Drive the Ruta now and the silence feels surreal. The coastline is unchanged — the same paddies, the same sea breeze — but the pulse is gone. Clubs like Barraca still exist, but the marathon is over. Youth culture has shifted. Today, connection happens online, at curated festivals, or in single-venue marathons. The sheer audacity of La Ruta — thousands of people weaving between clubs through an entire weekend — could never survive in today’s climate of surveillance and safety.

And yet, Valencia refuses to let it fade. Bombas Gens’ exhibition doesn’t attempt to recreate the weekend. Instead, it captures the energy — VR rooms that flood you with light and sound, artifacts that anchor you in the moment, music that still feels urgent. It lets you walk the pulse of the Ruta. It doesn’t put you back behind the wheel, but it hands you the keys to understand why this mattered, why it changed Valencia, and why it still beats in memory.

Why Valencia and La Ruta Still Matters

La Ruta was never just nightlife. It was Valencia claiming modernity, Spain shrugging off repression, a generation defining freedom through rhythm. It turned a road into a canvas and music into liberation. It was rebellion, community, and discovery compressed into basslines that lasted days.

“We sought to develop an exhibition narrative that is playful yet coherent from both a historical and documentary perspective—accessible and enriching for audiences with no prior knowledge, as well as for those who were part of La Ruta,” adds Artur. “At the same time, we have incorporated the vision of different creatives and professionals to offer an immersive and contemporary reinterpretation. So here we foster discovery.

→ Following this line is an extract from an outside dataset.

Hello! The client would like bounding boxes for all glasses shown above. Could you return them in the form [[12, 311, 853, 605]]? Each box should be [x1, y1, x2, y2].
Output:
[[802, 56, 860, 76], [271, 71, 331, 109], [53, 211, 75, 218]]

Every visitor will find their own route: from those who lived through that era, to those who today are discovering for the first time the cultural echoes of a movement that left its mark on an entire society.”

Standing in Bombas Gens today, watching lasers ripple across walls, hearing Chimo Bayo shout through the speakers, you can totally feel it in your body. The sweat, the speed, the hunger for sound. For a moment, the Valencia coastline is alive. For a moment, you’re part of a movement that refused limits.